Watch a YouTube video. It's pretty simple. Just need to peg the bead above the hook. The pegging method will be different depending on the type of bead. For example, when I use soft beads I use a seed bead to peg the bead. However, when using a hard bead, I use a clear plastic peg.


----------



## whistler (Apr 12, 2012)

YouTube taught me how. I watched the XXL Chrome Chasing bead tutorial. Caught fish first time floating. Addicted Fishing also has good tutorials on line for rigging. Three fingers up from the hook, peg the bead. They make pegs I used toothpicks but, can run into problems with them. It was what I had though haha.


----------



## flatfish (Jan 4, 2014)

i didnt know to put it above the hook 3in, thanks


----------



## adam bomb (Feb 27, 2006)

Be careful with beads. They can be addicting. I like an assortment in ,8,10,12 mm. Matching the right hook size with bead size is super important in helping with hook up to land ratio. I use 2 for 12 mm, 4 for 10 mm and 6 for 8 mm. That way the bead passes through the hook gap. Peg them about 3 finger widths above the hook. In high dirty water don’t be afraid to add a spawn bag with a bead. They’re deadly bottom bounced or float fished….and don’t forget to have extras 


























Sent from my iPhone using Michigan Sportsman


----------



## nighttime (Nov 25, 2007)

adam bomb said:


> Be careful with beads. They can be addicting. I like an assortment in ,8,10,12 mm. Matching the right hook size with bead size is super important in helping with hook up to land ratio. I use 2 for 12 mm, 4 for 10 mm and 6 for 8 mm. That way the bead passes through the hook gap. Peg them about 3 finger widths above the hook. In high dirty water don’t be afraid to add a spawn bag with a bead. They’re deadly bottom bounced or float fished….and don’t forget to have extras
> View attachment 828541
> 
> View attachment 828542
> ...



I like those leader spools and nice collection!


----------



## adam bomb (Feb 27, 2006)

nighttime said:


> I like those leader spools and nice collection!

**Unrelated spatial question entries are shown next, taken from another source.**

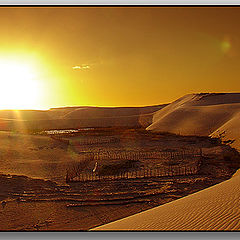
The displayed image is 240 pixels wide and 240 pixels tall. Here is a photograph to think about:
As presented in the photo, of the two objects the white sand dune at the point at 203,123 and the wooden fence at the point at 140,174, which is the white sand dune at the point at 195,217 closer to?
the wooden fence at the point at 140,174

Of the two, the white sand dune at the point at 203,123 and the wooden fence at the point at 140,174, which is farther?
the white sand dune at the point at 203,123

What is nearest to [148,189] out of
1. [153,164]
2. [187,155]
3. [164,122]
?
[153,164]

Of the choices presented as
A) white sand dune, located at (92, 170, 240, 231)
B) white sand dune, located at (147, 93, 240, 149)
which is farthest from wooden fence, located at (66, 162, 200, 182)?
white sand dune, located at (147, 93, 240, 149)

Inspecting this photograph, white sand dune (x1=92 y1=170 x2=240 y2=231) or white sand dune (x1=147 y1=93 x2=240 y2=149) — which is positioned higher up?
white sand dune (x1=147 y1=93 x2=240 y2=149)

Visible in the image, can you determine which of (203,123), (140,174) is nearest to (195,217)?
(140,174)

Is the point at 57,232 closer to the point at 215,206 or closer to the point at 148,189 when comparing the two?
the point at 215,206

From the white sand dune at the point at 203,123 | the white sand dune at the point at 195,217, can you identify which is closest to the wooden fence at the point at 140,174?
the white sand dune at the point at 195,217

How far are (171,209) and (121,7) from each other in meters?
5.70

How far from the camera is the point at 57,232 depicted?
7.22 meters

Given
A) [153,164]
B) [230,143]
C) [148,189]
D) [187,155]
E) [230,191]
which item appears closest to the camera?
[230,191]

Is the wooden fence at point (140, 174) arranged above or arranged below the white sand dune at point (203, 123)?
below

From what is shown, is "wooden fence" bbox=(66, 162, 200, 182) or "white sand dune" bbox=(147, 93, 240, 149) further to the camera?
"white sand dune" bbox=(147, 93, 240, 149)

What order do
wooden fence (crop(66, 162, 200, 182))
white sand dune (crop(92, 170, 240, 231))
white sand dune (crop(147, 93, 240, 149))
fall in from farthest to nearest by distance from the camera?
white sand dune (crop(147, 93, 240, 149)) < wooden fence (crop(66, 162, 200, 182)) < white sand dune (crop(92, 170, 240, 231))

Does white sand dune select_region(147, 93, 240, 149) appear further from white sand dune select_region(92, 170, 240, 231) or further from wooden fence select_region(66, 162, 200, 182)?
white sand dune select_region(92, 170, 240, 231)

Thank you. They’re called Pips Leader Caddy. And they’re super handy. They get you back fishing ASAP. More drifts equal more fish. I have the larger model as well that’s loaded up with pre-rigged beads to save even more time. I just pull the bead down tight to the hook when they’re in storage. It’s a nice system that doesn’t take up much room, doesn’t create memory and the hooks come out of it in literally a second without disturbing the rest. 

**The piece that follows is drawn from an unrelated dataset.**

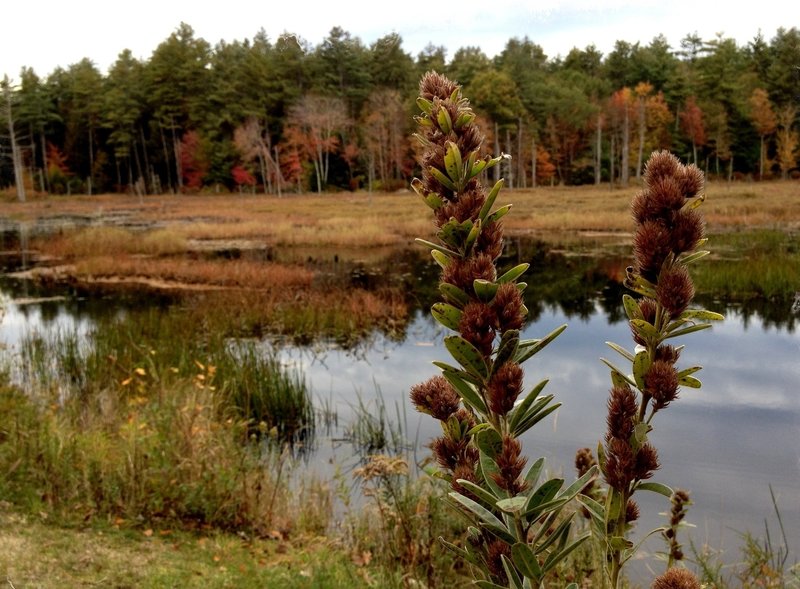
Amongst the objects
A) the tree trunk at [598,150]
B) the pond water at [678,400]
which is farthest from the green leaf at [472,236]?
the tree trunk at [598,150]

Sent from my iPhone using Michigan Sportsman


----------



## jmaddog8807 (Oct 6, 2009)

adam bomb said:


> Thank you. They’re called Pips Leader Caddy. And they’re super handy. They get you back fishing ASAP. More drifts equal more fish. I have the larger model as well that’s loaded up with pre-rigged beads to save even more time. I just pull the bead down tight to the hook when they’re in storage. It’s a nice system that doesn’t take up much room, doesn’t create memory and the hooks come out of it in literally a second without disturbing the rest.
> 
> 
> Sent from my iPhone using Michigan Sportsman


That was going to be my questions, memory on the leader. I've never done leaders ahead of time because I don't want them all curly. But those leader caddys look pretty good. Might have to try them.


----------



## adam bomb (Feb 27, 2006)

jmaddog8807 said:


> That was going to be my questions, memory on the leader. I've never done leaders ahead of time because I don't want them all curly. But those leader caddys look pretty good. Might have to try them.

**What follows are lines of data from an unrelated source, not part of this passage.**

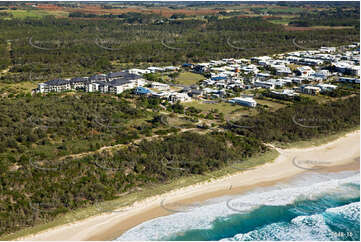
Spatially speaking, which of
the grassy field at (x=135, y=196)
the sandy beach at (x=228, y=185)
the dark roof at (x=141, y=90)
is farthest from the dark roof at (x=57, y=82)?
the sandy beach at (x=228, y=185)

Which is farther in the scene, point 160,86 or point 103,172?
point 160,86

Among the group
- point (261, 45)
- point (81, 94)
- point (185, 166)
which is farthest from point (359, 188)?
point (261, 45)

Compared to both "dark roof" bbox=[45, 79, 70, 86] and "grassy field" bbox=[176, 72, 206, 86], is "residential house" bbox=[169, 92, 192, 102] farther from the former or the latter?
"dark roof" bbox=[45, 79, 70, 86]

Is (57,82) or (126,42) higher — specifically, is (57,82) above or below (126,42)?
below

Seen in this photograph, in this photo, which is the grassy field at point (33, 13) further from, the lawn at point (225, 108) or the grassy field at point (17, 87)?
the lawn at point (225, 108)

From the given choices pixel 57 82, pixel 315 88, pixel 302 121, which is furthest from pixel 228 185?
pixel 57 82

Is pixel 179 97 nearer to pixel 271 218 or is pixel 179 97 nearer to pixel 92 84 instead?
pixel 92 84

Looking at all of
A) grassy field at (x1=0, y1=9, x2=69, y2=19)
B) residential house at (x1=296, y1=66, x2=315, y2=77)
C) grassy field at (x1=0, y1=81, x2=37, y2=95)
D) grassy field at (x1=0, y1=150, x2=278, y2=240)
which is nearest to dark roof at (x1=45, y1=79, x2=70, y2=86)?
grassy field at (x1=0, y1=81, x2=37, y2=95)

It’s a hollow wall so to speak so there’s actually no pressure on the line like if you wrapped it around something like a pool noodle. It’s just kinda in there. I’ve been using them about 3 yrs now. 


Sent from my iPhone using Michigan Sportsman


----------



## fishgitter (Jun 12, 2010)

adam bomb said:


> Be careful with beads. They can be addicting. I like an assortment in ,8,10,12 mm. Matching the right hook size with bead size is super important in helping with hook up to land ratio. I use 2 for 12 mm, 4 for 10 mm and 6 for 8 mm. That way the bead passes through the hook gap. Peg them about 3 finger widths above the hook. In high dirty water don’t be afraid to add a spawn bag with a bead. They’re deadly bottom bounced or float fished….and don’t forget to have extras
> View attachment 828541
> 
> View attachment 828542
> ...


Can you buy them caddys already made up and where? Also I don't see any pink beads in the picture? I caught all my fish last week end on pink. Maybe you got those hidden.


----------



## adam bomb (Feb 27, 2006)

fishgitter said:


> Can you buy them caddys already made up and where? Also I don't see any pink beads in the picture? I caught all my fish last week end on pink. Maybe you got those hidden.


They come empty. I buy mine at Franks Great Outdoors, I’ve got em on Amazon too.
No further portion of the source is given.